Takahiko Sakamaki
Avec un jeu extrêmement précis, une technique flamboyante et une sensibilité touchante, ces deux jeunes lauréats du Concours International de piano de Bruxelles 2017 ont offert un récital au programme varié et original.
C’est au sein de l’Abbaye Musicale de Malonne, et plus précisément de l’école de musique « Klaviatura » que les amateurs de piano se sont donnés rendez-vous le dimanche 29 avril 2018. Au programme, deux récitals. L’un donné par Takahiko Sakamaki, 2e prix du concours susmentionné. L’autre par Tianhong Yang, 1 er prix.
Le jeune et timide Takahiko entre dans la petite pièce feutrée aux allures de « salon » romantique où se donnent certains concerts organisés par Klaviatura . D’origine japonaise, Takahiko étudie actuellement en Allemagne. Les premières notes de la sonate « Les Adieux » de Beethoven retentissent, et déjà l’atmosphère mélancolique du premier mouvement envahit l’espace. Cette sonate écrite en 1809 fut dédiée à son ami l’archiduc Rudolph. Notons que cette sonate est la seule qui porte un nom donné par Ludwig lui-même. Dans une interprétation élégante et fine, Takahiko emmène son public à travers les trois mouvements du morceau.
Après un tonnerre d’applaudissements, arrivent les fameux « Jeux d’eau » de Ravel, composés en 1902. Ravel est connu pour avoir donné à sa musique une dimension subtile, raffinée et élégante. C’est bien ces dimensions qui apparaissent en écoutant Takahiko. Le cadre très intimiste de la pièce où se déroule le récital ne fait que renforcer le côté touchant de cette pièce.
Il est intéressant de se pencher sur son interprétation du Carnaval de Schumann, cette suite de 22 pièces écrites en 1834. Takahiko enchaîne les notes avec une facilité déconcertante. Outre le fait qu’aucune note ne soit frappée à côté, il est habité par un sens certain du phrasé et de l’expressivité. Ce Carnaval en deviendrait presque envoûtant. Takahiko a une ligne directrice et sait parfaitement où il va. Ce jeune pianiste possède aussi un certain sens de l’humour, puisqu’il n’hésite pas à lancer de légers clins d’œil à son public.

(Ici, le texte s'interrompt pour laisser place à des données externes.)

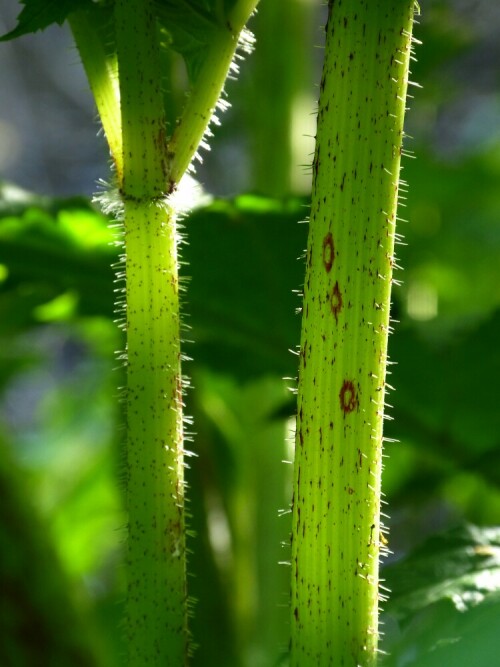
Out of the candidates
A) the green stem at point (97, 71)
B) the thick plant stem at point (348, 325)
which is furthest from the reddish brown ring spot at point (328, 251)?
the green stem at point (97, 71)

Après une pluie d’applaudissements, Tianhong Yang entre dans la salle. Très vite, je m’aperçois que si sa technique est encore meilleure que celle de Takahiko, l’âme et les sentiments développés à travers son jeu seront sans doute moins présents que lors du premier récital. Après la sonate de Haydn opus 34, la fantaisie et fugue BWV 543 de Bach (retranscrite par Liszt), le poème opus 32 de Scriabine, et enfin l’œuvre contemporaine de Haofu Zhang « Lune solitaire et silencieuse », Tianhong entame la célèbre sonate opus 7 de Prokofiev, plus connue sous son figuratif surnom : « Stalingrad ». La fougue et la violence qui se dégage des mains de Tianhong laisse le public sans voix. La force et la puissance de l’interprétation ne desservent cependant pas la musicalité, nécessaire également à ce morceau. Ainsi, le déchirant 2e mouvement retrouve tout l’aspect nostalgique de la Russie d’avant-guerre.
Tianhong Yang et Takahiko Sakamaki sont donc deux jeunes pianistes plus que prometteurs. Ils préparent tous deux le prestigieux concours Reine Élisabeth, ce qui laisse deviner leurs futures ambitions. Avec ces musiciens, la musique dépasse les frontières des pays, et les frontières des cœurs.